The use of propagules had three important benefits. First, this approach yielded high numbers of individuals, typically in the hundreds per container. Use of propagules also enabled a short time between collection and experiment initiation, an important factor because keeping foraminifera in the laboratory prior to experiments may be stressful to target populations. And finally, as noted above, the propagule method guaranteed that all adult foraminifera found in the final samples had been alive and growing during the course of the experiment. This eliminated the need to rely on methods such as uptake of a fluorescent marker to mark pre-experimental carbonate (Hintz et al., 2006a,b).
There are some limitations to the propagule method, including initiation with an unknown number and composition of propagules and the necessity for relatively long experiments to allow sufficient growth.
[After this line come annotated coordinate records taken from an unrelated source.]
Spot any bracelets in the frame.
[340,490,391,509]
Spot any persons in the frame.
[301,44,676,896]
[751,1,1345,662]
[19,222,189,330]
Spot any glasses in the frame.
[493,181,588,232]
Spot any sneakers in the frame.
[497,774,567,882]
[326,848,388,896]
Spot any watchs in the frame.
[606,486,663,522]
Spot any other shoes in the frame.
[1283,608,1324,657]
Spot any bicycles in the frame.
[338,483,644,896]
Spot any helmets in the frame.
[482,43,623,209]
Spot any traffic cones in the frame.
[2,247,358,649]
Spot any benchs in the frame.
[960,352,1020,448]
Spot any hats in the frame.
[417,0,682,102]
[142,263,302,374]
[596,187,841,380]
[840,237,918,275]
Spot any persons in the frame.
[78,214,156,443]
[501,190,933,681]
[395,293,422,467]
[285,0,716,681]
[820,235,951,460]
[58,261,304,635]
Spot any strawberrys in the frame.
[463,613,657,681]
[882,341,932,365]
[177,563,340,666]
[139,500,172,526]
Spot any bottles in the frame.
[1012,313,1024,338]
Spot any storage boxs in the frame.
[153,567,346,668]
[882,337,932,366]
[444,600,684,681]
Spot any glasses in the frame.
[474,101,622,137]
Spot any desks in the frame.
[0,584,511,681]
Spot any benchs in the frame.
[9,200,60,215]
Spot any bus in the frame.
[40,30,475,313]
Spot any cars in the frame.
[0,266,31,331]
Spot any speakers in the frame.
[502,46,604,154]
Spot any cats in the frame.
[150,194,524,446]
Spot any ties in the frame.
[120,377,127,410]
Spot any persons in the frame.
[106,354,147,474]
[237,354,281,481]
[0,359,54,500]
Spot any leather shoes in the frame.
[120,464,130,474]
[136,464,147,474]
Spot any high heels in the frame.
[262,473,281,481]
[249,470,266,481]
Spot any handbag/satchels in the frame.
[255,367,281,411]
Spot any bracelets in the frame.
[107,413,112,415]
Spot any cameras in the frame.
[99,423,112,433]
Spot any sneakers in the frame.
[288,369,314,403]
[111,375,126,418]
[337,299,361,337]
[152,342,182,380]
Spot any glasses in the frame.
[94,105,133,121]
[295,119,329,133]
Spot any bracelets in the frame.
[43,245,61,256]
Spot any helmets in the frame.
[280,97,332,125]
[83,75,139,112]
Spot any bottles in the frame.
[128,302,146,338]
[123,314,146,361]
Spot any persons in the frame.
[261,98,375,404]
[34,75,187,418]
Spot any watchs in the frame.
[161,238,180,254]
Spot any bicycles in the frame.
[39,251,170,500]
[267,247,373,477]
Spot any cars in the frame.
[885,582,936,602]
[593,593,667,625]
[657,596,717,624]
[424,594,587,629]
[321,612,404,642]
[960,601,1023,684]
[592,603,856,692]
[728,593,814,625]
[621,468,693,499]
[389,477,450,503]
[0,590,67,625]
In addition, some specimens may be omitted from the inoculum due to their large proloculus size, either due to the taxon’s overall size (e.g., Globobulimina) or because they are megalospheric individuals (those resulting from asexual reproduction) (Alve and Goldstein, 2003). Depending on the investigator’s objective, the advantages of the propagule method may far outnumber its limitations.
Impact of pCO2
Most carbonate-producing organisms such as foraminifera are thought to be significantly challenged by exposure to low pH or OA (i.e., high pCO2) (e.g., Riebesell et al., 2000; Orr et al., 2005; Hoegh-Guldberg et al., 2007; Doney et al., 2009). However, prior studies have shown that responses vary by taxon (e.g., Ries et al., 2009). Most calcareous foraminifera are negatively impacted by OA (Keul et al., 2013), although prior reports indicate some calcareous foraminifera seem to be unaffected by high pCO2 (e.g., Haynert et al., 2014; McIntyre-Wressnig et al., 2014; Wit et al., 2016).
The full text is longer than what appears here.